# MF To20 broken roll/split pin on overrunning coupler



## Grayghost (Aug 20, 2008)

MF To20

The roll/split pin has broken/sheared off causing a slight rotation of the holes of the overrunning coupler and the pto of the tractor.

The overrunning coupler no longer freespools to line up the holes.

I tried turning the ORC with the pto engaged, tractor in gear, but this just turns the engine over.

I have also tried to pull and slightly pry off the coupler with no luck.

When you take out the plug and grease fitting you can not see the split/roll pin at all.

Does anyone have any suggestions on how to remove the ORC from the PTO? Other than cutting off the ORC with a grinder or a torch?
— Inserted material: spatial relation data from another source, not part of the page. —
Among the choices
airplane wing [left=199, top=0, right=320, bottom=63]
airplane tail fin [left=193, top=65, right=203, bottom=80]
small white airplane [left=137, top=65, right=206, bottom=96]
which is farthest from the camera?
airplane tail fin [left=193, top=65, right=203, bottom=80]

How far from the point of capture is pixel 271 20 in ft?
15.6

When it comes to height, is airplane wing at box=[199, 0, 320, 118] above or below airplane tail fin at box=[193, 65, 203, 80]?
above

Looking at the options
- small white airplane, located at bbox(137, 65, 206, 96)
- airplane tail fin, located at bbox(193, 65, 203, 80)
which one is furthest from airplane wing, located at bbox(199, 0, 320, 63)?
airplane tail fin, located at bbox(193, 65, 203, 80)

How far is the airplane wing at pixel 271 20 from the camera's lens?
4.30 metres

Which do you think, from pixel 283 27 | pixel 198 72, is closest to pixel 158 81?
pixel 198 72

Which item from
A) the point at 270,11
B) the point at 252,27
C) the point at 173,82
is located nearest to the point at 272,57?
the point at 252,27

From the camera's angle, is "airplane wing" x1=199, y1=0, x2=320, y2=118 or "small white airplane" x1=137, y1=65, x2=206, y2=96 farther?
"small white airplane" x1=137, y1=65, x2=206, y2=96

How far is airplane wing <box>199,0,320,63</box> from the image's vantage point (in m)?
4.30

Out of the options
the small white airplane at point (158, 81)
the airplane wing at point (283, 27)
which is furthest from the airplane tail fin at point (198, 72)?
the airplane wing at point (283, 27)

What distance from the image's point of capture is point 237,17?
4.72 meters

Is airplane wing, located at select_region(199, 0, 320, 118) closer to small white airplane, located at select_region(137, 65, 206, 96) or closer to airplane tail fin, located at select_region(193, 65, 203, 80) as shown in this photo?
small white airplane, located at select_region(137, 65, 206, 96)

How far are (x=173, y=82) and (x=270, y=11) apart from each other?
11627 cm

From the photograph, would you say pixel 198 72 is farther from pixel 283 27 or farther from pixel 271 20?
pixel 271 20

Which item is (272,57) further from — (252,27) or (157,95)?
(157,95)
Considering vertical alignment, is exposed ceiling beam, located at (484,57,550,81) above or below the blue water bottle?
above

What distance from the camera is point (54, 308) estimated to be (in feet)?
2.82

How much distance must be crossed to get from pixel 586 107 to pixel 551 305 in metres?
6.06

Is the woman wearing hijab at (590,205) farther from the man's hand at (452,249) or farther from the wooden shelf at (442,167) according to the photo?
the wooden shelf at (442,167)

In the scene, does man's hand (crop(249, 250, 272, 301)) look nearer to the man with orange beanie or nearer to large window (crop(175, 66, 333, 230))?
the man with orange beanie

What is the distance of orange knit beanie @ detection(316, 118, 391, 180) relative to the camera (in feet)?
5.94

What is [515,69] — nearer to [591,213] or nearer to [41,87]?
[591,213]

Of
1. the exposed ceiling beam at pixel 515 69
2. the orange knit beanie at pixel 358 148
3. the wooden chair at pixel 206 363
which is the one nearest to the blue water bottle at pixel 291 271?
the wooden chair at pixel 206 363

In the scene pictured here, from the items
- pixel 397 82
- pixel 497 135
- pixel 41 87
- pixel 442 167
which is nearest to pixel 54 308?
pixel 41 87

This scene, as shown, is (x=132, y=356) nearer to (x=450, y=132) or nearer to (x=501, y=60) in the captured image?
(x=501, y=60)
Is removal of the entire PTO shaft possible with the orc still attached?


----------



## moistmeadowfarm (Oct 23, 2009)

I am looking at mine. I think if I had a snap ring pliers with a sharp 90deg bend on the tips, I could remove the snap ring from the ORC. This would allow me to slip the output spline off the ORC and expose the input side of the ORC. I haven't had a chance to try this, but in theory it makes sence. I have one of those snap ring plier sets that has the removeable ends. I got it from Napa. 

Dan


----------



## moistmeadowfarm (Oct 23, 2009)

I was wrong. My ORC is connected to a adapter, so it is out more.

Sorry

Dan


----------